Miss Parker konnte nur dastehen und ihn ansehen. Das Gefühl, daß etwas falsch lief, war verschwunden. Dieses Mal fühlte sich alles... richtig an. Sie betrachtete ihn eingehend, sah die dunklen Ringe unter seinen Augen, seine zerzausten Haare und den Ausdruck in seinen Augen. Etwas Verzweifeltes lag darin, so, als suche er etwas, das zwar in Sichtweite war, das er aber nicht erreichen konnte. Bevor sie sich näher mit dem Gedanken befassen konnte, spürte sie die Berührung seiner Lippen auf ihren.

Dieser Kuß diente nicht dazu, Macht oder Kontrolle zu erlangen.
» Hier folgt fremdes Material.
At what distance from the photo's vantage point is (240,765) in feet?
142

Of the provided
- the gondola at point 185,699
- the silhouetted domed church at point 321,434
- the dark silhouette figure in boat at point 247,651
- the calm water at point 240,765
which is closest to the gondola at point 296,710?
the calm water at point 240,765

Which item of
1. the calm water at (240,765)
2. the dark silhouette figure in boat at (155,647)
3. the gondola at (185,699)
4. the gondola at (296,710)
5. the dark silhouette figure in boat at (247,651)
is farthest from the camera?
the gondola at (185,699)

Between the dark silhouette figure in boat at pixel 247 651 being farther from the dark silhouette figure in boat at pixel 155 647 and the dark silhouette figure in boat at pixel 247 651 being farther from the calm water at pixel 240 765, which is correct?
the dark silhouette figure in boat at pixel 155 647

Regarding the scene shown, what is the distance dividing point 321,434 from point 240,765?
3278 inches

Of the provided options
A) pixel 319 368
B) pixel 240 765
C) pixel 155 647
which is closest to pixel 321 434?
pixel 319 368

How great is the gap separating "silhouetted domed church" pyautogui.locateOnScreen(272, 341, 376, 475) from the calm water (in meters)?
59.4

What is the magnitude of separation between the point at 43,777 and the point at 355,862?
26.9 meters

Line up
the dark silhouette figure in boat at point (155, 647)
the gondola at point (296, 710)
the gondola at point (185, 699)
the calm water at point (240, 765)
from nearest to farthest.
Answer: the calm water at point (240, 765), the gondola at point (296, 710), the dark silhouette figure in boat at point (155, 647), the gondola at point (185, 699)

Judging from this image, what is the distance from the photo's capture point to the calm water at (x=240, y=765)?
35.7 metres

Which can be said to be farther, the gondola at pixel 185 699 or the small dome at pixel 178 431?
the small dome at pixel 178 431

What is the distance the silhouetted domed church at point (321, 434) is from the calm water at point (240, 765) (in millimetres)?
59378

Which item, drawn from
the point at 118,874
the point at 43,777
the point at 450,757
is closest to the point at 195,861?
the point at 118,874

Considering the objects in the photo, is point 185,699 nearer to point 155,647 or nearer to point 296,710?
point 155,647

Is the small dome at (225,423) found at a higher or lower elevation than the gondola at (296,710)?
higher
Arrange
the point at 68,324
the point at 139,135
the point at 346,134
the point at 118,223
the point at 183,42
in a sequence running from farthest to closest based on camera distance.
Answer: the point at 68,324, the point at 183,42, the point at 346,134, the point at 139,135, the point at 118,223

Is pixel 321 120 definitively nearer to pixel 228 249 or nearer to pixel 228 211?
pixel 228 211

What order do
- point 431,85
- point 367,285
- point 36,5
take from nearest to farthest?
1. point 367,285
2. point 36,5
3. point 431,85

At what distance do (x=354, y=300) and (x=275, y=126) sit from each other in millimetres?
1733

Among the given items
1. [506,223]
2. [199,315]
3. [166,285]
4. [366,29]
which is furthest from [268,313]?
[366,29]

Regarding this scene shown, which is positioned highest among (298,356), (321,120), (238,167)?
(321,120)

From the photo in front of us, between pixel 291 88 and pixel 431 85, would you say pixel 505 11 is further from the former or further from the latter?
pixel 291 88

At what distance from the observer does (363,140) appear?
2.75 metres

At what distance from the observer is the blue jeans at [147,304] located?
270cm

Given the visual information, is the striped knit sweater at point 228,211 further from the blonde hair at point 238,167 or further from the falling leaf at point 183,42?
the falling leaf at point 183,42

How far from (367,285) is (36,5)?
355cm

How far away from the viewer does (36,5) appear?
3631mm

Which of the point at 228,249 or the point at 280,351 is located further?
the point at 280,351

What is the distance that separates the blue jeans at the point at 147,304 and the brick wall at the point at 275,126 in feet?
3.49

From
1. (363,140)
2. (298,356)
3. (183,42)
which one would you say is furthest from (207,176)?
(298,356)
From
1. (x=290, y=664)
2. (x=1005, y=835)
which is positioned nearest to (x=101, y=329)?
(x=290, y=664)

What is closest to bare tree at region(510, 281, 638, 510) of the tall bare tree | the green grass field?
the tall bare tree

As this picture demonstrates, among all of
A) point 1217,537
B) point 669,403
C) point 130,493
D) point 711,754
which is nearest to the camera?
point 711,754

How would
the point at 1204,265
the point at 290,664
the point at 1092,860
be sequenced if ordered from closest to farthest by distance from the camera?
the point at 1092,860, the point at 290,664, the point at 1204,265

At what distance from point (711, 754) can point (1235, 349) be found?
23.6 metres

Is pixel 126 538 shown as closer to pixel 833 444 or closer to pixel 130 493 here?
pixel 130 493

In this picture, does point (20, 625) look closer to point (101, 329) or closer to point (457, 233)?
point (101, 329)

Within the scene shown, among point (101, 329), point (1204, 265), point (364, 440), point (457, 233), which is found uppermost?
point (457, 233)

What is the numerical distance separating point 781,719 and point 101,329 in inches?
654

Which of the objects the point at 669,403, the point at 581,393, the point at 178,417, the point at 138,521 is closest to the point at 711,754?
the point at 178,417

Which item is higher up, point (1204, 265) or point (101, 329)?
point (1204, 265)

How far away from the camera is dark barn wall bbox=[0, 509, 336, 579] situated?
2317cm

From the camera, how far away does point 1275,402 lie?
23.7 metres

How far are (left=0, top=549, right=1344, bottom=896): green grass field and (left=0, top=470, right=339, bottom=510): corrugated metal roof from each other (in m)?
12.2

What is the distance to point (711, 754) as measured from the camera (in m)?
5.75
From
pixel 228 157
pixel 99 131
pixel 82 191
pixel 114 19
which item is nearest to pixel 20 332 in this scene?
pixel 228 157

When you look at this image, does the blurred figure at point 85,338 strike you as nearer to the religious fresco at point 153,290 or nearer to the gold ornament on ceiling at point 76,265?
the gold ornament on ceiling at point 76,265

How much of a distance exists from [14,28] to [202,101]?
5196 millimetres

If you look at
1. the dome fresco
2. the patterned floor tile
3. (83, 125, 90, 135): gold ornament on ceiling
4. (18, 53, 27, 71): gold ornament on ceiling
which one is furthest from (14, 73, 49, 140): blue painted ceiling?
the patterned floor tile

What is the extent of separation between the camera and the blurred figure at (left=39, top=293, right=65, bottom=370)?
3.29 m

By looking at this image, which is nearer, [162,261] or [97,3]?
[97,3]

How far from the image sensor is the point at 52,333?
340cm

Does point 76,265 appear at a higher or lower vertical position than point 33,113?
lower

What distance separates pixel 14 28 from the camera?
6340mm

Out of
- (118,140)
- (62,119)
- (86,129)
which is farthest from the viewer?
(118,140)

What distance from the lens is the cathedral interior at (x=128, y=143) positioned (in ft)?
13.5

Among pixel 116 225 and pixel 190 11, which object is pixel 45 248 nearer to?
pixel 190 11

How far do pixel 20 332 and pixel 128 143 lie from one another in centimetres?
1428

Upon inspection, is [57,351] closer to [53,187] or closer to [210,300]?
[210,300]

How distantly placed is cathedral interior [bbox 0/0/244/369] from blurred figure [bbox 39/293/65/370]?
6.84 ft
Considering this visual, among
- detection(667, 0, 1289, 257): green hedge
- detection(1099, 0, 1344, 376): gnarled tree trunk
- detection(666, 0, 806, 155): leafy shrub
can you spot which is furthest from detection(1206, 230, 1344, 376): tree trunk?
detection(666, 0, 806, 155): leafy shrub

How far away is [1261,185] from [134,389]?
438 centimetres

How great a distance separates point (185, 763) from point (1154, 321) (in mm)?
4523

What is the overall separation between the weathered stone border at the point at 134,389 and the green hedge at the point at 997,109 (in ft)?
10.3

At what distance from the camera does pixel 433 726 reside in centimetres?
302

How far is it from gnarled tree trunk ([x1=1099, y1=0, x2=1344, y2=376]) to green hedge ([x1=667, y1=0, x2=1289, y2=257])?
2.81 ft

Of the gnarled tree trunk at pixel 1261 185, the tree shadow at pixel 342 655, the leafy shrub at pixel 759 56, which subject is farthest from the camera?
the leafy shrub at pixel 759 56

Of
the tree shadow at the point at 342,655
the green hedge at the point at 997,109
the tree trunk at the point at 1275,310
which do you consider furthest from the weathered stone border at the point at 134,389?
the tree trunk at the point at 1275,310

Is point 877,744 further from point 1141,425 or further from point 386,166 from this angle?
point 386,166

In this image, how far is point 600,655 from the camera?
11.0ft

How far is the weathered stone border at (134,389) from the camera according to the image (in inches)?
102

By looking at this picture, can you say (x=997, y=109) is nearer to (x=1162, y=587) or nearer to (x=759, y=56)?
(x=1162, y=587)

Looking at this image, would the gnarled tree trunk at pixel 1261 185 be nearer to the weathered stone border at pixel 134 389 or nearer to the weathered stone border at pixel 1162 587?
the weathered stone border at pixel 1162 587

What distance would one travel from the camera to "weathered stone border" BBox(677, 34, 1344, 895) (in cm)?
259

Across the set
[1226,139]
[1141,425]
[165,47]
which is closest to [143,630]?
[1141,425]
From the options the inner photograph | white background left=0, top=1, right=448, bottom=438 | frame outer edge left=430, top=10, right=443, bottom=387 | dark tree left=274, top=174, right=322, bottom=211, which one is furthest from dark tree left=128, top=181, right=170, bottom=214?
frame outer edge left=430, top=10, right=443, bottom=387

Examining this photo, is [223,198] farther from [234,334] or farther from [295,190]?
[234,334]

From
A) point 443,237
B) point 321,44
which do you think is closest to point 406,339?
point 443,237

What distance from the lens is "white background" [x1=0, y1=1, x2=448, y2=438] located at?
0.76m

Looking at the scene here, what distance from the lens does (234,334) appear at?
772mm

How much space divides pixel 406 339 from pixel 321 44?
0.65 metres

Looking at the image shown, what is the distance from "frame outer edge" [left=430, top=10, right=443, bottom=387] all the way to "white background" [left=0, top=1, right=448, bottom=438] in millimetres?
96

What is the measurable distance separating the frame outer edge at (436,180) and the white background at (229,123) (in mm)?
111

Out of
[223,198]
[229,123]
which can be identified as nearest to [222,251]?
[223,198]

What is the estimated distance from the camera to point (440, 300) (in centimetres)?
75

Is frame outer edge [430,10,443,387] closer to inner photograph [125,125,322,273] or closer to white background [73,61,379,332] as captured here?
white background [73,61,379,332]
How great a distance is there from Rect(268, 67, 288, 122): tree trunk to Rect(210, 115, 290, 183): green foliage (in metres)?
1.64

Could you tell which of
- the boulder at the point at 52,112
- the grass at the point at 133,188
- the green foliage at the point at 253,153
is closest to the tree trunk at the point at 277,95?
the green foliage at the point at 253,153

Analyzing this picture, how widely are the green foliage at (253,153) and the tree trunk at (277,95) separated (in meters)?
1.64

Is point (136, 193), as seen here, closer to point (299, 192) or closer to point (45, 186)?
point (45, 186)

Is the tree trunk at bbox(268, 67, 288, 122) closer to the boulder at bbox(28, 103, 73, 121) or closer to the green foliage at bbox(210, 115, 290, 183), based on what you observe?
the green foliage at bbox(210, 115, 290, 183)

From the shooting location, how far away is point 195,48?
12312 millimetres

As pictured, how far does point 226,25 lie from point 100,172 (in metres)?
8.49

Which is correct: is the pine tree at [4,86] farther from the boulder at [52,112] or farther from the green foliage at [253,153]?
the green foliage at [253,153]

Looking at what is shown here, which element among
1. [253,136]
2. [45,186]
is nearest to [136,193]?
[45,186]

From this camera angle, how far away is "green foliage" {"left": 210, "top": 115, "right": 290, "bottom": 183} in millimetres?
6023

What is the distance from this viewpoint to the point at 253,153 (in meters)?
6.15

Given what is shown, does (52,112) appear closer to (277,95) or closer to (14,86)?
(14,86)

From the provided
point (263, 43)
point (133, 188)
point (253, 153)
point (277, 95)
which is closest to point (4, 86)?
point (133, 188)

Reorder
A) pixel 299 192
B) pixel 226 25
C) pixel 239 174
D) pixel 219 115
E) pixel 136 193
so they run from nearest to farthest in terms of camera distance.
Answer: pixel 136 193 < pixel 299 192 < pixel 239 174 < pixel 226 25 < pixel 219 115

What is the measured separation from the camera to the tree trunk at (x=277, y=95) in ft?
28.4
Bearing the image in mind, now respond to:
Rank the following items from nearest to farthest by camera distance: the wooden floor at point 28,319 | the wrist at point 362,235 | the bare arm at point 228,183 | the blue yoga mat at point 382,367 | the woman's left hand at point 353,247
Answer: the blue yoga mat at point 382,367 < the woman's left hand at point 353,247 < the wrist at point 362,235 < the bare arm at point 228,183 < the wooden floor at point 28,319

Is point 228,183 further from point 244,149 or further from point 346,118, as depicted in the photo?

Jarod küßte sie sanft, zärtlich, voller Wärme. Seine Gefühle waren echt, soviel wußte Miss Parker mit Sicherheit. Trotzdem machte Jarods Verhalten für sie keinen Sinn.

Ihre Gedanken zerstoben, als Jarod den Kuß vertiefte. Sie erwiderte seine Zärtlichkeiten, verlor sich für einen kostbaren Moment in der wundervollen Wärme, die sie durchströmte. Dann löste sie sich von ihm, aus Angst, was sonst passieren mochte.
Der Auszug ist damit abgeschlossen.